Privacy & Licensing
How IMPP handles PII redaction, data licensing, and privacy compliance for published artifacts.
Privacy & Licensing
IMPP artifacts encode agent knowledge derived from real-world data. This page covers how the protocol handles personally identifiable information (PII), licensing, and privacy compliance.
PII Redaction
Artifacts submitted to the public registry must not contain PII. The verification pipeline includes automated PII detection as part of the schema integrity probe:
- Named entities — names, email addresses, phone numbers, physical addresses
- Financial identifiers — account numbers, wallet addresses tied to real identities
- Health/legal data — medical records, case numbers, Social Security numbers
Artifacts that fail PII detection are rejected with a PII_DETECTED error and specific line references. Publishers must redact the flagged content and resubmit.
Private Registries
Private IMPP registries can disable PII detection for internal artifacts that are not intended for public distribution. This is common for enterprise deployments where artifacts encode proprietary customer data.
Licensing
Every published artifact must declare a license. IMPP supports standard open-source licenses and a custom commercial license format.
Supported Licenses
| License | Use Case |
|---|---|
MIT | Permissive, no restrictions |
Apache-2.0 | Permissive with patent grant |
CC-BY-4.0 | Attribution required |
CC-BY-SA-4.0 | Attribution + share-alike |
CC-BY-NC-4.0 | Non-commercial use only |
proprietary | Custom terms (requires link to full text) |
License is declared in the artifact's provenance metadata:
{
"provenance": {
"license": "Apache-2.0",
"license_url": "https://opensource.org/licenses/Apache-2.0"
}
}License Enforcement
The registry displays the license on every artifact's detail page.

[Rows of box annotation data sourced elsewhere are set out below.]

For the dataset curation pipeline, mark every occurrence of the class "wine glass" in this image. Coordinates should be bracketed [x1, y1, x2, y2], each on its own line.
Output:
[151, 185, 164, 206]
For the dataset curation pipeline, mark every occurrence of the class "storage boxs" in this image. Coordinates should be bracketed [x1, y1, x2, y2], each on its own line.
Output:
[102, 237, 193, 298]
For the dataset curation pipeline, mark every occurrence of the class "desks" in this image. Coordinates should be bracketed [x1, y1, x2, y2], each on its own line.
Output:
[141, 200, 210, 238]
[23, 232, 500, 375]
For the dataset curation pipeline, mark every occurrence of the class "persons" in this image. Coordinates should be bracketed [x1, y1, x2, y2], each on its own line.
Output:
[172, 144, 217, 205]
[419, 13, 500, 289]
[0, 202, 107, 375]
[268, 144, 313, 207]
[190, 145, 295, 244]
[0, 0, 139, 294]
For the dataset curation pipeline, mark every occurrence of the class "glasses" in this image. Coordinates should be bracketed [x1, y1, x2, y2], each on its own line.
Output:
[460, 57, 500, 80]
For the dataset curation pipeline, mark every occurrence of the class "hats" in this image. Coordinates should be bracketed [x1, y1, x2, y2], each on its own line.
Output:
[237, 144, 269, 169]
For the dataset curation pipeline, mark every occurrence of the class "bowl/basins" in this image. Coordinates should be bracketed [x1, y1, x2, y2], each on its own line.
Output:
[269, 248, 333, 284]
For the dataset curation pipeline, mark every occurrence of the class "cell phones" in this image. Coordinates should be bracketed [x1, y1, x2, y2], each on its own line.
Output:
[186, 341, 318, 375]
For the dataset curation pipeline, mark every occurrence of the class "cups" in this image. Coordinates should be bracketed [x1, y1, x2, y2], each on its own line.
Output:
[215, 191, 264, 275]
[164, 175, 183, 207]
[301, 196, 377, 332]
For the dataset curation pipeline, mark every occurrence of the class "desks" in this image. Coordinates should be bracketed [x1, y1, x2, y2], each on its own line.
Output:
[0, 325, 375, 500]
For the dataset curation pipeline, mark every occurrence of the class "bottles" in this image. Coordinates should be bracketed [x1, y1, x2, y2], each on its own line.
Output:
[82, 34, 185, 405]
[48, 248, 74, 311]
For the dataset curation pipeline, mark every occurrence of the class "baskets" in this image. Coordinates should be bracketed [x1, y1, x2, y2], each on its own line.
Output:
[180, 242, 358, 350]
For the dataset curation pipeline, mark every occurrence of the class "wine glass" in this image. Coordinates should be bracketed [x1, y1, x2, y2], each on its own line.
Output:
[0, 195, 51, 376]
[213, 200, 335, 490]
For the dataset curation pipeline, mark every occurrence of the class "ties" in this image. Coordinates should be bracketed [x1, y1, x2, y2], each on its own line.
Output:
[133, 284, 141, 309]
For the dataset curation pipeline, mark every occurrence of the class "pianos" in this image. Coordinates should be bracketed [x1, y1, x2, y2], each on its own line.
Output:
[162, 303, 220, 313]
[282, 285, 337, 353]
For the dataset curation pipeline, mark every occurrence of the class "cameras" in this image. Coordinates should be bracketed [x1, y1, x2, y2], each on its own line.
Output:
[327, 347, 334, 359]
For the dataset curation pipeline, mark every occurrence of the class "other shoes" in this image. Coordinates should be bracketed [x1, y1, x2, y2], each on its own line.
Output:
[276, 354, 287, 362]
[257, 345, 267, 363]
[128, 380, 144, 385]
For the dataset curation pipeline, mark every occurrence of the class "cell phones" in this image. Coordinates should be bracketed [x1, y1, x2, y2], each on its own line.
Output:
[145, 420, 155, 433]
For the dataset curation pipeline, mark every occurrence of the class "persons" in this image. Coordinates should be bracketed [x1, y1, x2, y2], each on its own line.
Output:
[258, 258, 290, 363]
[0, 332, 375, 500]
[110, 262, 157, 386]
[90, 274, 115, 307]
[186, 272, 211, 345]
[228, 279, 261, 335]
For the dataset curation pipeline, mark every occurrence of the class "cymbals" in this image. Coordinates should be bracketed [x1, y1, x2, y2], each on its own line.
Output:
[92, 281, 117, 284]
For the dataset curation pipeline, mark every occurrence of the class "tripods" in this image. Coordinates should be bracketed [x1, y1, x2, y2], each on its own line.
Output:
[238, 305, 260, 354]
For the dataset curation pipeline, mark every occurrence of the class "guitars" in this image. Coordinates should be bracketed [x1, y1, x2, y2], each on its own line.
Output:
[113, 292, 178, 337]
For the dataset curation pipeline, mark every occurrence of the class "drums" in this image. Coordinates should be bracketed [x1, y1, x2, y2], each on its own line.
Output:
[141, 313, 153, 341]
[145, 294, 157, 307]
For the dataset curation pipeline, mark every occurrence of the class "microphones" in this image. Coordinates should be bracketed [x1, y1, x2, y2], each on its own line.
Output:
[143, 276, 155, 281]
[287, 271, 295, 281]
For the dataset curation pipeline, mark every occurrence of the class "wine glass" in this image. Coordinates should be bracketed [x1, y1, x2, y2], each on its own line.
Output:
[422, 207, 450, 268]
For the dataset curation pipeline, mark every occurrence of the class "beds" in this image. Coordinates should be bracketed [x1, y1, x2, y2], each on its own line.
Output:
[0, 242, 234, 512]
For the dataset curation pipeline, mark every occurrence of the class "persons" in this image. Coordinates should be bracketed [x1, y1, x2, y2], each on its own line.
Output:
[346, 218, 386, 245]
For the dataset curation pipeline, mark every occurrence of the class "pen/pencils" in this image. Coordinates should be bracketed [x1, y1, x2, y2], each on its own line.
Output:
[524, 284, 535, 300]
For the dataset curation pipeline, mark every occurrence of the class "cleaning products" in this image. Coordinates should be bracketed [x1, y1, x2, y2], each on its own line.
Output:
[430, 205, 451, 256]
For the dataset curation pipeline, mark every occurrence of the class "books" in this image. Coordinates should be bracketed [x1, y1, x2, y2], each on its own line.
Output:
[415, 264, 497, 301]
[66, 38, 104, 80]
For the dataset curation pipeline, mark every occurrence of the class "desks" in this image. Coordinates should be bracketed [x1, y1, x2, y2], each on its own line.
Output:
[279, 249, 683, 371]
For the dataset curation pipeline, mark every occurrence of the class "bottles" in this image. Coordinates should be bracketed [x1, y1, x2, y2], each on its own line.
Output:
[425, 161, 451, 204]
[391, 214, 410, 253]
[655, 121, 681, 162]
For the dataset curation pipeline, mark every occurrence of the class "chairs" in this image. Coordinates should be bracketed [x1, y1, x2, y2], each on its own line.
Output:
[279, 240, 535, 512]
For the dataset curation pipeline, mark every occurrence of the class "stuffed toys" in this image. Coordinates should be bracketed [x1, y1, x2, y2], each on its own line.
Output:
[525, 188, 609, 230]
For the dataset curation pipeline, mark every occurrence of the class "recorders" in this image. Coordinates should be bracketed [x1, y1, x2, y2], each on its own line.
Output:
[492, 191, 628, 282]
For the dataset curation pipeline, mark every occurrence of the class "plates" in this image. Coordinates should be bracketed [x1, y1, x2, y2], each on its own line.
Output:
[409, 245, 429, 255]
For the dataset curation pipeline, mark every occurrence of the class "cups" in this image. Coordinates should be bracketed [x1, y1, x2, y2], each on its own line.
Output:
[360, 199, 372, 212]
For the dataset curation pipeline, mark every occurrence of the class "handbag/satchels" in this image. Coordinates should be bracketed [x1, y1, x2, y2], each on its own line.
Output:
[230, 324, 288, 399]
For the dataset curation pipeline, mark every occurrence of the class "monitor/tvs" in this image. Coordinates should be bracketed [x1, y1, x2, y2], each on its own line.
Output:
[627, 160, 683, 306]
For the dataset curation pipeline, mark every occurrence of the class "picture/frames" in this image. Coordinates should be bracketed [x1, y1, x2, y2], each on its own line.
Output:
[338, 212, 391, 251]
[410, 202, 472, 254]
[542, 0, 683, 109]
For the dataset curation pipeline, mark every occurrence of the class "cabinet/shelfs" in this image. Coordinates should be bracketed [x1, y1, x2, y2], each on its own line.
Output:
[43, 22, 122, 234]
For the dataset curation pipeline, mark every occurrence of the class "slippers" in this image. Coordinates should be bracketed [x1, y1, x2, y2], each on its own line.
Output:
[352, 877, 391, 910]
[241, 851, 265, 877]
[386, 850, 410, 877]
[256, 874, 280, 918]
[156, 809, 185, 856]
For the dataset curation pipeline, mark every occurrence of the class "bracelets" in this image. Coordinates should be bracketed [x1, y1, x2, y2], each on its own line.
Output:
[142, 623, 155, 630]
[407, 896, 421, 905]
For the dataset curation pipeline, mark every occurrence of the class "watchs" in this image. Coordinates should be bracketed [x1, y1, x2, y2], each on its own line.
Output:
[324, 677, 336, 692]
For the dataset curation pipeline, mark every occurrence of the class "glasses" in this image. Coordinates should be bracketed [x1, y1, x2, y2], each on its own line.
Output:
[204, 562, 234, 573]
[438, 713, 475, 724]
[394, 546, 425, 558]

Agents that install artifacts inherit the license obligations. The impp install command prints the license summary before downloading.
Data Provenance
Artifacts must declare their training data sources in the provenance.training_items field. This enables downstream consumers to assess:
- Whether the training data was legally obtained
- Whether the data sources are still active and up-to-date
- Whether there are conflicts with the consumer's own data policies
Import Pipeline Privacy
The staged import pipeline (Imported → Parsed → Evaluated → Verified → Curated) applies privacy checks at the Parsed stage, before any evaluation or public indexing occurs. Artifacts that fail PII checks never progress beyond Parsed status.
Compliance
IMPP does not store user data beyond what is required for artifact provenance (agent ID, model identifier, timestamps). The registry does not track which agents install which artifacts unless the consuming organization opts into audit logging.
For GDPR and similar frameworks: artifact content is considered processor-generated, not personal data, provided PII redaction passes. The agent_id field is a UUID with no inherent link to a natural person.